:: Exercise details ::
Go through the listing below and list every line with "frames".

:: Material supplied ::

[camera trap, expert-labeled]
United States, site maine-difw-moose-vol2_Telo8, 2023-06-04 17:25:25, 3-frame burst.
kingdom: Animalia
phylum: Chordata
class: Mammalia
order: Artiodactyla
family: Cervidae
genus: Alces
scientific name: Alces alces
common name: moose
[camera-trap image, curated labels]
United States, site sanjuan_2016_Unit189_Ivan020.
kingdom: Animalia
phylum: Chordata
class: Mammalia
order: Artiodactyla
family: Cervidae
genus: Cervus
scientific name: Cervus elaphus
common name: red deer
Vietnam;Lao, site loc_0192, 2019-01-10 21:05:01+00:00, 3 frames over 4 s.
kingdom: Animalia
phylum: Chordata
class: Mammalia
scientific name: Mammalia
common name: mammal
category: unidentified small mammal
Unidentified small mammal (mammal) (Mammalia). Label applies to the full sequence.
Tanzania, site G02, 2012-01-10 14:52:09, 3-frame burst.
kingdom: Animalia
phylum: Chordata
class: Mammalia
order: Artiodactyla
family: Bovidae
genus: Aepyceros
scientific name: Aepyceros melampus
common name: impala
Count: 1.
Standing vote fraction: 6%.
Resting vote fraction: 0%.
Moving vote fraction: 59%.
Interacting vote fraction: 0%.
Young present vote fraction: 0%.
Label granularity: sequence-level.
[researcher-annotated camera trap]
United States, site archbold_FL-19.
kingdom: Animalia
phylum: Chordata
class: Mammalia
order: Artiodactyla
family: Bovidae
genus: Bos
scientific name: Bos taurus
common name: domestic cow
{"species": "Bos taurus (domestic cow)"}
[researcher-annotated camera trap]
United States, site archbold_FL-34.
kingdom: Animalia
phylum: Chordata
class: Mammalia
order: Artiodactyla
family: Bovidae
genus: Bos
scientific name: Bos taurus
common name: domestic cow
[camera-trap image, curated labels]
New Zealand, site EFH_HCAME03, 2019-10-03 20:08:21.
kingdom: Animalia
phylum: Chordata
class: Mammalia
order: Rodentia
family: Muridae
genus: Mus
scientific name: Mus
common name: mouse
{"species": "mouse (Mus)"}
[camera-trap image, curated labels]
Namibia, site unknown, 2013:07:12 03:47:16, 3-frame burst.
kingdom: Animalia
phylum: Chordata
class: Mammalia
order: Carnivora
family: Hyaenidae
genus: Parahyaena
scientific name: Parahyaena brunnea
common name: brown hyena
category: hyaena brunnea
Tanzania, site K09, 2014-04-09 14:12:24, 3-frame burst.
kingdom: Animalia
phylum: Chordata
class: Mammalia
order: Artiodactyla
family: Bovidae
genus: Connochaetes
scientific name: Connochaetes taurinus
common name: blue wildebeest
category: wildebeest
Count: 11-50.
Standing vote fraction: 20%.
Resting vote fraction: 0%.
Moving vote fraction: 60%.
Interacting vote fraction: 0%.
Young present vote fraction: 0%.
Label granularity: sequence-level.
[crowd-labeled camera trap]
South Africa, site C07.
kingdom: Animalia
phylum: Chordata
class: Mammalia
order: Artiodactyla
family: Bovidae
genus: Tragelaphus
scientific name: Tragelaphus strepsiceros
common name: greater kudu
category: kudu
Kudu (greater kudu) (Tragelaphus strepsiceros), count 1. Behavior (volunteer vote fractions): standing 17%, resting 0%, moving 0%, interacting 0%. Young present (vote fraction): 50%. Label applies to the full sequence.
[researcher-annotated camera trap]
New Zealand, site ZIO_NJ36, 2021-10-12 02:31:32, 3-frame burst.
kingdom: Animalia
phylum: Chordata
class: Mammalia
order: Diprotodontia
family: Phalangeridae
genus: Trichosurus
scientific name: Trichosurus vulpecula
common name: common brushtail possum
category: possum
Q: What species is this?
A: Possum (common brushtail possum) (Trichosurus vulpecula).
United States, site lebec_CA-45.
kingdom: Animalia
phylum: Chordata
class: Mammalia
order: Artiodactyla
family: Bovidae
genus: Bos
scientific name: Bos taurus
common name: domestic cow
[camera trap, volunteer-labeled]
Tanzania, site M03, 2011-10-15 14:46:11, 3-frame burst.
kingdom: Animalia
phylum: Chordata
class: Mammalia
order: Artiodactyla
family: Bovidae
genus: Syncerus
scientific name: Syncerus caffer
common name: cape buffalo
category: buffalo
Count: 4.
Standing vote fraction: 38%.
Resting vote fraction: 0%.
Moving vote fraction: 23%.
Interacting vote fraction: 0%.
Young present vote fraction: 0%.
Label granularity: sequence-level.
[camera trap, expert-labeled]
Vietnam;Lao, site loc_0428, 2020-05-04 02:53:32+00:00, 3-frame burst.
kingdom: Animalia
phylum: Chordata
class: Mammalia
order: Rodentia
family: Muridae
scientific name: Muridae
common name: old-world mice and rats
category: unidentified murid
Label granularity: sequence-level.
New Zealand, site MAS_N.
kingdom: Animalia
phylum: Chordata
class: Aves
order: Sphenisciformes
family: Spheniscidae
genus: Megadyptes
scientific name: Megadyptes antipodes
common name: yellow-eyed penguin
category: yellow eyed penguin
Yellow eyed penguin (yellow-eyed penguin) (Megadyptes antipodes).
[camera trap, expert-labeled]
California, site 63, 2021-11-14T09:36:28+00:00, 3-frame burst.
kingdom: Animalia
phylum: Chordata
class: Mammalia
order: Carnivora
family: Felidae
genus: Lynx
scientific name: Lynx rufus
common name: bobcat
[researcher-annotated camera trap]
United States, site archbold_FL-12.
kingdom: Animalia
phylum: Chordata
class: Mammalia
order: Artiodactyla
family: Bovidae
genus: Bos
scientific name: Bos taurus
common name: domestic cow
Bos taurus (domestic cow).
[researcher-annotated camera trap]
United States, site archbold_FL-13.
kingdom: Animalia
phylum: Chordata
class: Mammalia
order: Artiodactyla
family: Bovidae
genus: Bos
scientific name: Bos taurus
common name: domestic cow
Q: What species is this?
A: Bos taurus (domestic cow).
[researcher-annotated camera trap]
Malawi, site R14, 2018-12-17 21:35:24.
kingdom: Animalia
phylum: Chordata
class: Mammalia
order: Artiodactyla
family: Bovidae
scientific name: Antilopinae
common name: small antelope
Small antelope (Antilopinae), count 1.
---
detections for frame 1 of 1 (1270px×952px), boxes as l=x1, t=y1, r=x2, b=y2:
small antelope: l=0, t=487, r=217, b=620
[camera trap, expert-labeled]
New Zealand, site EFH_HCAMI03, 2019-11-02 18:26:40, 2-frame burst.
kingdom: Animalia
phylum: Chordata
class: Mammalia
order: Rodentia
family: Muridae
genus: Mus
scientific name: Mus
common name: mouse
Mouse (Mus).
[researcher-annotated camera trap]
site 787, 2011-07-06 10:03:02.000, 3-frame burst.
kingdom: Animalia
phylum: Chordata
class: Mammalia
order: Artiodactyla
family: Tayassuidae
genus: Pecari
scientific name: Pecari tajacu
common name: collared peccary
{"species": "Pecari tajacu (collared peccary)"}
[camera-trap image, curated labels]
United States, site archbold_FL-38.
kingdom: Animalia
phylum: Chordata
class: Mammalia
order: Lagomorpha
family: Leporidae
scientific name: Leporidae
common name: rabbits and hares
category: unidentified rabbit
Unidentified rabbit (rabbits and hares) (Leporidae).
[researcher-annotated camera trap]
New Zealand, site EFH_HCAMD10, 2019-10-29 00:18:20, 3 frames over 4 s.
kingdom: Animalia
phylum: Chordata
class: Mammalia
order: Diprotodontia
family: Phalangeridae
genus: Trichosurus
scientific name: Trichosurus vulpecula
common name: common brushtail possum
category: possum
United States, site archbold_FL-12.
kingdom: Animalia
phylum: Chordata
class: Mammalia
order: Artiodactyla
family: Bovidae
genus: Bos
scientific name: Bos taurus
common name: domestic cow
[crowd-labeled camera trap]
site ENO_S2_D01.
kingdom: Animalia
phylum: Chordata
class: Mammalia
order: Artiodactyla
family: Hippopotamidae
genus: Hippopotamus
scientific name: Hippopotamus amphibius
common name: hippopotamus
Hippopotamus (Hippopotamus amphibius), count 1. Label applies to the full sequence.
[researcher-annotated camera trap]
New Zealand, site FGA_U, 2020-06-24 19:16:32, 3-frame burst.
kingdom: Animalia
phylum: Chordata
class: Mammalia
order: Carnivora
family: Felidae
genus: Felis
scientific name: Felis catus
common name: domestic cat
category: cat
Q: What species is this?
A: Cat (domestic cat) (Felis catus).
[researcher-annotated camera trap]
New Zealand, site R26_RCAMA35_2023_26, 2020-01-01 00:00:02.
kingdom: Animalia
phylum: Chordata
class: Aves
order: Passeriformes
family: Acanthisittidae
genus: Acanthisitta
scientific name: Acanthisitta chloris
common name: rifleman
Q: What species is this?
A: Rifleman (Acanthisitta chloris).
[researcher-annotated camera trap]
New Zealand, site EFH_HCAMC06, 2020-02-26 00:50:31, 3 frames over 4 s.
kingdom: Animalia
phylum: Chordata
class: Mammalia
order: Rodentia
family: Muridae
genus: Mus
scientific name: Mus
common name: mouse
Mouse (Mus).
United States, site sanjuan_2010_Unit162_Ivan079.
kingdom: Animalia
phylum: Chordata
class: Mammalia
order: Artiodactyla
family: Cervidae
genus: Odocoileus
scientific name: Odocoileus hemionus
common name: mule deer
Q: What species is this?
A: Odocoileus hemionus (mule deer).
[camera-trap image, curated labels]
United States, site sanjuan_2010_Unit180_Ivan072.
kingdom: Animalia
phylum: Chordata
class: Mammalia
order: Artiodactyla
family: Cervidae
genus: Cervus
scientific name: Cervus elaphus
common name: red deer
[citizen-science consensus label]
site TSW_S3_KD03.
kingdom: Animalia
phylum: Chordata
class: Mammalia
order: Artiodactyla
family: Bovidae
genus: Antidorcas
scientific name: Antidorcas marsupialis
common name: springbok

:: Task output ::
Vietnam;Lao, site loc_0192, 2019-01-10 21:05:01+00:00, 3 frames over 4 s.
New Zealand, site EFH_HCAMD10, 2019-10-29 00:18:20, 3 frames over 4 s.
New Zealand, site EFH_HCAMC06, 2020-02-26 00:50:31, 3 frames over 4 s.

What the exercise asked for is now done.